LONDON: German government bonds edged up on Friday, stabilising after a sell-off this week with riskier assets under pressure due to markets' disappointment at the lack of progress from a meeting of German and French leaders on battling the debt crisis.
France and Germany agreed on Thursday to stop bickering openly about whether the European Central Bank should do more to rescue the euro zone from a deepening sovereign debt crisis, but had little else to offer after a meeting with Italy's new prime minister.
Germany maintained its opposition to common euro zone bonds and there were no signs of cracks in its resolve to resist pressure for the ECB to take more radical action.
December Bund futures were 9 ticks higher at 135.14, stabilising after a sharp sell-off in the wake of a dismal 10-year bond auction on Wednesday.
"Bunds are really just too cheap at the moment, the market is trading like it expects armageddon and equities are trading like they expect some sort of muddle through, but Bunds are usually right," said a trader.
"Very few people are doing anything other than the trading they have to do but we'd expect to see tentative buying again around the 2.25 percent level."
Ten-year yields were half a basis point lower at 2.129 percent, after the range in place since August bounded by yields at 2.20 percent held on Thursday.

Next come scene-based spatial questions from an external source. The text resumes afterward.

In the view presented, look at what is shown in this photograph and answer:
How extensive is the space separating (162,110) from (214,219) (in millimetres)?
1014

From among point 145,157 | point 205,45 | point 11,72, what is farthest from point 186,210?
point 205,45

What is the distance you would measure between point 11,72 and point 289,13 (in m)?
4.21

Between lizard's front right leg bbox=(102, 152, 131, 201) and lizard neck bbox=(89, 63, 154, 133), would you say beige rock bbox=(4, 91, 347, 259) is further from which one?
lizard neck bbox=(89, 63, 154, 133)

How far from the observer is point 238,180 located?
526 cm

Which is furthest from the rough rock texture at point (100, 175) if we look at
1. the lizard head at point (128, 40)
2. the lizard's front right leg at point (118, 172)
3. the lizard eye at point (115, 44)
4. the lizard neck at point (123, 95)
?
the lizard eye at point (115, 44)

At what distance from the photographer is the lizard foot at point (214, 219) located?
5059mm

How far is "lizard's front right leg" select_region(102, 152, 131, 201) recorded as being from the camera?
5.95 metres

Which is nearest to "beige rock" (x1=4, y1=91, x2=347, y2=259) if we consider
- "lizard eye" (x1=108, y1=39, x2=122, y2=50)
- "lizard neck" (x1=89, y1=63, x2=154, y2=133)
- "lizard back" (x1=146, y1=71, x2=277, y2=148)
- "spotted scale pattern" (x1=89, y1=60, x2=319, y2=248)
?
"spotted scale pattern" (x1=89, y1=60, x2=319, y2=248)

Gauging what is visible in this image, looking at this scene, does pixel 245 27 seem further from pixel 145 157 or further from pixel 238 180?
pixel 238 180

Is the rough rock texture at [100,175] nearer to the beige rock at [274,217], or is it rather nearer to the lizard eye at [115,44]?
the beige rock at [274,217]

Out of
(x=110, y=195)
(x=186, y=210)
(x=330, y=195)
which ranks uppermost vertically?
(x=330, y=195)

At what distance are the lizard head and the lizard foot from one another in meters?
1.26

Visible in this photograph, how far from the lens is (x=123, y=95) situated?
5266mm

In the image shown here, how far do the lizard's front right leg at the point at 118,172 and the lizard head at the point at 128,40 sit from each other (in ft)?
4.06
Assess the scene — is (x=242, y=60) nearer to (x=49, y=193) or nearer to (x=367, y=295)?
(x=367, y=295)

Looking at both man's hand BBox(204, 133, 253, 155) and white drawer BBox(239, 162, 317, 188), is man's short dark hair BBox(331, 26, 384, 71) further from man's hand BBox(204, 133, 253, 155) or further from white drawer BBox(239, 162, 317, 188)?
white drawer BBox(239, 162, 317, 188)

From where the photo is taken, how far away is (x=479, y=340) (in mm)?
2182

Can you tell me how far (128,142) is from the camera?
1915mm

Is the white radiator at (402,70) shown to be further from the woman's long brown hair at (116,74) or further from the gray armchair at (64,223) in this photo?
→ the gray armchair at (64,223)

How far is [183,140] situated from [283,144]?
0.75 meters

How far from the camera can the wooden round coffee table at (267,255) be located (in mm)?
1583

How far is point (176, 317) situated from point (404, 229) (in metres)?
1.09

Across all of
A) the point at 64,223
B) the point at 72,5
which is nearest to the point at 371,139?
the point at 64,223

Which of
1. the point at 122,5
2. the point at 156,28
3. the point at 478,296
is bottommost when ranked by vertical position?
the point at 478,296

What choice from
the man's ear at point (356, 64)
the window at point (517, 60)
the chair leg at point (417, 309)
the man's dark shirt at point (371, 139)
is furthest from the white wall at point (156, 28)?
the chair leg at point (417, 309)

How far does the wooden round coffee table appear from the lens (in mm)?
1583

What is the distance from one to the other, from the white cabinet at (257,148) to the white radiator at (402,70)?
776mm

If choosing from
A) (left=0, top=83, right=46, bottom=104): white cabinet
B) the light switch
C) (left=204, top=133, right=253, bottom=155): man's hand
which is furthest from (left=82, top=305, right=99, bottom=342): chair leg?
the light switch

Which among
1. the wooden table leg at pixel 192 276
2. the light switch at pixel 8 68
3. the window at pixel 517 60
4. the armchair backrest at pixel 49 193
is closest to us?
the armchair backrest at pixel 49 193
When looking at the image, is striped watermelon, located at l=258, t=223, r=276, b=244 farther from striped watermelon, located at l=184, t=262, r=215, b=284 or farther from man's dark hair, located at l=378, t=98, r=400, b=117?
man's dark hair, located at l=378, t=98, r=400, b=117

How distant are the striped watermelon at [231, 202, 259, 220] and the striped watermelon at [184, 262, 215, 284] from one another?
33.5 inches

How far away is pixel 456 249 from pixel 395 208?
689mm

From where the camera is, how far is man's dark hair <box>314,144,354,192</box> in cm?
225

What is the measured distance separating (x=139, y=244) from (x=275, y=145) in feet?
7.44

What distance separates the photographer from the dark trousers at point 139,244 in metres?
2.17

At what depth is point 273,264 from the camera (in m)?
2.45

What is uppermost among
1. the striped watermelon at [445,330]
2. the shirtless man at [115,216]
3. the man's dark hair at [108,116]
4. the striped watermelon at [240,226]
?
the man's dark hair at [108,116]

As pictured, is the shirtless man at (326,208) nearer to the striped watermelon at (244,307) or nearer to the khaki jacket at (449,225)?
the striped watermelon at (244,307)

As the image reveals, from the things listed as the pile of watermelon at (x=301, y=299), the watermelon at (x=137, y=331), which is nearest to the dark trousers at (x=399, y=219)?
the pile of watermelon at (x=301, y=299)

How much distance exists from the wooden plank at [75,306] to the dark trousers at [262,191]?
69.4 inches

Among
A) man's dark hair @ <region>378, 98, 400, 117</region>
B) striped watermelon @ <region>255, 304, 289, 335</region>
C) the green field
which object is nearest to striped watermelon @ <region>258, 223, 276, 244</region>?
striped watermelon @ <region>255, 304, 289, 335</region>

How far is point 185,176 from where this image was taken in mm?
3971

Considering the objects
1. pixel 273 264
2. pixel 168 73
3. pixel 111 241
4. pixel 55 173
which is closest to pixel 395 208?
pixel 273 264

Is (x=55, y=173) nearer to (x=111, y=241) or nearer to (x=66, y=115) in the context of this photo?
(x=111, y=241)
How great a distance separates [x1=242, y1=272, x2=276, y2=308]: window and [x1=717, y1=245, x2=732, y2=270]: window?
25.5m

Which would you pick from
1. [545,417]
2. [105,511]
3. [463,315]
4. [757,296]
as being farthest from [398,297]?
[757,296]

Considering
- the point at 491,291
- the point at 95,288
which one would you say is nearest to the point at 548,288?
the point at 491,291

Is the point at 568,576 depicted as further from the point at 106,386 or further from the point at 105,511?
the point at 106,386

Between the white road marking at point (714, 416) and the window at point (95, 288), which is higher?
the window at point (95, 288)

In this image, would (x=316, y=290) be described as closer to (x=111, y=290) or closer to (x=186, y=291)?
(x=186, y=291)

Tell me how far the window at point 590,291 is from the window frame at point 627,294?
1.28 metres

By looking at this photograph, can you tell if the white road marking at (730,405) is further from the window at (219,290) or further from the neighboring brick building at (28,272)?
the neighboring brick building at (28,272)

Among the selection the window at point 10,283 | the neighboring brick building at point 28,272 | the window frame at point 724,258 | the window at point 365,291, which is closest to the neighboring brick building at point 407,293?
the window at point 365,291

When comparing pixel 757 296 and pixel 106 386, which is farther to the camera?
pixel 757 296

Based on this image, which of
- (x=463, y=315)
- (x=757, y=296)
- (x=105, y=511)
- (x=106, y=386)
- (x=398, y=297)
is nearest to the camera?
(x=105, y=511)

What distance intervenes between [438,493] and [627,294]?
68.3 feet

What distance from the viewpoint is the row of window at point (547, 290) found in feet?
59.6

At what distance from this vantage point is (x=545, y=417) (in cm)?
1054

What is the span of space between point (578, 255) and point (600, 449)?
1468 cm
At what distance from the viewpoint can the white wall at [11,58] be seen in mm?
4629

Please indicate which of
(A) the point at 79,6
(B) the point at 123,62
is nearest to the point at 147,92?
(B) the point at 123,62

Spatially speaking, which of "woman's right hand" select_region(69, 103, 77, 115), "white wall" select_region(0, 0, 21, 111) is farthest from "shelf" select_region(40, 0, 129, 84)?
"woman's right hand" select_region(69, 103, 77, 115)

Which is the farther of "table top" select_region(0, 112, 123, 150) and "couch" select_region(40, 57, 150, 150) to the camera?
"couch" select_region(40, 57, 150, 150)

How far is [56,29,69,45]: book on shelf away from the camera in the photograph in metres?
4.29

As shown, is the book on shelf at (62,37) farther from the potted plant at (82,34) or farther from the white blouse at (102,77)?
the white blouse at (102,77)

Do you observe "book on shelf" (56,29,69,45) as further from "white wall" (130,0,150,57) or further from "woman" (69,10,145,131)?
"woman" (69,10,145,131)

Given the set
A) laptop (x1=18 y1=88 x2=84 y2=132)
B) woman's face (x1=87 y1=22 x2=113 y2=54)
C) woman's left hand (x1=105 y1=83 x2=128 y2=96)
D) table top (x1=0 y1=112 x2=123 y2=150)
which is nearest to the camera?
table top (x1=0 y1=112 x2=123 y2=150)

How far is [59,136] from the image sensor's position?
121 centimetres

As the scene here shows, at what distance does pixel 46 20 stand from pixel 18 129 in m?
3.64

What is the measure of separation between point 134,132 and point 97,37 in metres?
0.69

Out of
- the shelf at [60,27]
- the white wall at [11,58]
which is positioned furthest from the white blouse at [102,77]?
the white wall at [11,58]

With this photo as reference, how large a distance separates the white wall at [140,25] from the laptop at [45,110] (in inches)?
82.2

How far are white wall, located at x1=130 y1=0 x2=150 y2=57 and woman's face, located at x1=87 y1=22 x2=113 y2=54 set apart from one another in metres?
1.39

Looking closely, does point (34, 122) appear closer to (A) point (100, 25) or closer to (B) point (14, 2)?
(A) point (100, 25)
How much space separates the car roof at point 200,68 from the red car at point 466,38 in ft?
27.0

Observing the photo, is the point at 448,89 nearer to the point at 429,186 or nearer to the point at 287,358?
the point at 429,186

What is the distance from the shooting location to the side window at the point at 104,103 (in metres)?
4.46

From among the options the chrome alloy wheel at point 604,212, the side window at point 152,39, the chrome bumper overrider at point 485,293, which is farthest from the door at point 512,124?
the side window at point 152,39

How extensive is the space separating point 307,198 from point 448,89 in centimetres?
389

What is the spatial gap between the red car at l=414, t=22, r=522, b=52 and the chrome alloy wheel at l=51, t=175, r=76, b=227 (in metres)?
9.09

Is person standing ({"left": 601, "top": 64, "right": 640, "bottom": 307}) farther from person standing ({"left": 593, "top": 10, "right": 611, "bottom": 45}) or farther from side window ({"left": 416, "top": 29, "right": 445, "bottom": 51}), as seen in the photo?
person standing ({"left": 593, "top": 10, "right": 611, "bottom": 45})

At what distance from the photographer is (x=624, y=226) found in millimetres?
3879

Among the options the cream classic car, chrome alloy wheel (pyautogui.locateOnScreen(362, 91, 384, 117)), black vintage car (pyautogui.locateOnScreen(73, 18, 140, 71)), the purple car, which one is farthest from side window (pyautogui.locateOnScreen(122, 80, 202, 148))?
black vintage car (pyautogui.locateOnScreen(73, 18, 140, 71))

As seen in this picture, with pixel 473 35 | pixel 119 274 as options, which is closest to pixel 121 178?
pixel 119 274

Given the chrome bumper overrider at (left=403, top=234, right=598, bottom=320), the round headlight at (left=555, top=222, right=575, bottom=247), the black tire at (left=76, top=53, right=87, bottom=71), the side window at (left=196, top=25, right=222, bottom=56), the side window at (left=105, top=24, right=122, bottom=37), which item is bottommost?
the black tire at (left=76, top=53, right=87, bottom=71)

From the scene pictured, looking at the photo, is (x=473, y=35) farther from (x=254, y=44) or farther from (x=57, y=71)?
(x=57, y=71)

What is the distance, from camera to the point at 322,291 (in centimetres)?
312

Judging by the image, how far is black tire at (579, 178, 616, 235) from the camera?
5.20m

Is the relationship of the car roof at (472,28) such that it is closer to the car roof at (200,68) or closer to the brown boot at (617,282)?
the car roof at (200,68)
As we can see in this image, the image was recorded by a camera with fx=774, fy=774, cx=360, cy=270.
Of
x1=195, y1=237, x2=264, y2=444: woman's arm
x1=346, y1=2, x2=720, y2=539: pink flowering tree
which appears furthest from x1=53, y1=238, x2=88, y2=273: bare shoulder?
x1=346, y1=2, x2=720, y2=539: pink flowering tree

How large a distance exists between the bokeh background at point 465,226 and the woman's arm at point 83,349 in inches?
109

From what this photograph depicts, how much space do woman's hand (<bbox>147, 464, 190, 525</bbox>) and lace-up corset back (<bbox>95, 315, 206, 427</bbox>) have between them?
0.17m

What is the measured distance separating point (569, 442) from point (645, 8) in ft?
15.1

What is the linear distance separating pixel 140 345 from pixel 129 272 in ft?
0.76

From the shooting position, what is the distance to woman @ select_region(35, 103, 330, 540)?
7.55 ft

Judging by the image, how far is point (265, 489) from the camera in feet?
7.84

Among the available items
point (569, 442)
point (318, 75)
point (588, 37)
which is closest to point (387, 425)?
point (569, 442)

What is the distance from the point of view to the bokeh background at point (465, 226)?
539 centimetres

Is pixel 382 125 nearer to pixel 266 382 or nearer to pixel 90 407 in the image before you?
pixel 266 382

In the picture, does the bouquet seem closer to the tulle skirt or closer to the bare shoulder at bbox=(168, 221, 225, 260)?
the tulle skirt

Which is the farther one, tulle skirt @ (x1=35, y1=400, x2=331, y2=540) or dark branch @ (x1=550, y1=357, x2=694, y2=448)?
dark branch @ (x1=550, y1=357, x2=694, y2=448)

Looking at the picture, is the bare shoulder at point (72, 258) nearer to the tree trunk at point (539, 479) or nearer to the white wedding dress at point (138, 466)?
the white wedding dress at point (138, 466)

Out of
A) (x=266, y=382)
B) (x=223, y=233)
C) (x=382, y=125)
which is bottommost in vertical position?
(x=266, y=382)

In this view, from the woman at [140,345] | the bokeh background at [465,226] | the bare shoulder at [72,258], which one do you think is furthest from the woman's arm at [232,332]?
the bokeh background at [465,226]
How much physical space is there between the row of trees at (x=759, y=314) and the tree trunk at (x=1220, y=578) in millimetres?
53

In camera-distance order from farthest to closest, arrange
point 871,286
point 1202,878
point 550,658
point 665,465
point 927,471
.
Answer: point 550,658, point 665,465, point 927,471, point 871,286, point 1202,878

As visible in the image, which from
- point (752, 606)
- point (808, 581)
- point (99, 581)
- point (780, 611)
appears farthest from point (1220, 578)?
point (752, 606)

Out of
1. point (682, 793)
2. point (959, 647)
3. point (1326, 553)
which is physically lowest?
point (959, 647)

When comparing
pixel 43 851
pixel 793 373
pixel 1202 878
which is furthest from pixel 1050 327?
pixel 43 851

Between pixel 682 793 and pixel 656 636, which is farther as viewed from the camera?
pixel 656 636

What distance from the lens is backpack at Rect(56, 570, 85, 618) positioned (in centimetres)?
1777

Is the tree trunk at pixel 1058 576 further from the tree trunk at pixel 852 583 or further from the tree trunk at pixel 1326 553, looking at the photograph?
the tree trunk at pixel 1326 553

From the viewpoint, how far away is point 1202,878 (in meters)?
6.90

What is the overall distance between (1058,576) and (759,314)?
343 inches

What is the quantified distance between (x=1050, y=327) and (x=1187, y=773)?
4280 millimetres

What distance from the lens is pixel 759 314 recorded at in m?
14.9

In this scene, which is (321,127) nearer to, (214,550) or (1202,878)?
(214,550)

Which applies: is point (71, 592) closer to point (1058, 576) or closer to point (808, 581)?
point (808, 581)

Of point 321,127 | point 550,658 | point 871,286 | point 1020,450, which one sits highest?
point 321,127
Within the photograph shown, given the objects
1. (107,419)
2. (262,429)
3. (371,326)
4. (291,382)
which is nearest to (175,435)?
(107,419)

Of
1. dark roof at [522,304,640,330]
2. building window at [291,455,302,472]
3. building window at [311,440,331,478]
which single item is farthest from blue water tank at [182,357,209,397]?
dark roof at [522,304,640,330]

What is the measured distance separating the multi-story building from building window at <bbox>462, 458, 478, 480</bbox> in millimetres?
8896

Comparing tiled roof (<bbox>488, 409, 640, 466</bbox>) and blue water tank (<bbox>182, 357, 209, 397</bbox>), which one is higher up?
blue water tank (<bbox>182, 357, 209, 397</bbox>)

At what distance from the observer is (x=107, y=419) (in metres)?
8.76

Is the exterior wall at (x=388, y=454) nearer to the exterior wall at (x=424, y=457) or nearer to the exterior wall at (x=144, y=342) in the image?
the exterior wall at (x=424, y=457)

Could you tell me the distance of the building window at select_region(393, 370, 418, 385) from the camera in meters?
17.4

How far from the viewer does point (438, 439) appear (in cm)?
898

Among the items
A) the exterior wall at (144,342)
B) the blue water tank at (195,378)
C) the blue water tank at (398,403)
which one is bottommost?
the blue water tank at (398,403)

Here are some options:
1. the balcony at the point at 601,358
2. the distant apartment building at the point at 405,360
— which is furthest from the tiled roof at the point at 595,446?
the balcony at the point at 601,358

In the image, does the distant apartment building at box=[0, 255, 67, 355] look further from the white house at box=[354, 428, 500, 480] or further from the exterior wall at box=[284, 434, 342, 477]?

"Rallies now look running out of steam sooner than before, given the changing credit perceptions," Commerzbank strategists said, but they added that the upside for yields looked limited given a weakening economic backdrop.
Appetite for Italy's short-term debt will be tested at an auction of up to 8 billion euros of 6-month bills with yields indicated at 5.85 percent in the grey market late on Thursday.
That compares with a gross yield of 3.535 percent at the last sale of 6-month bills a month ago, but traders expect the sale to be supported by domestic demand.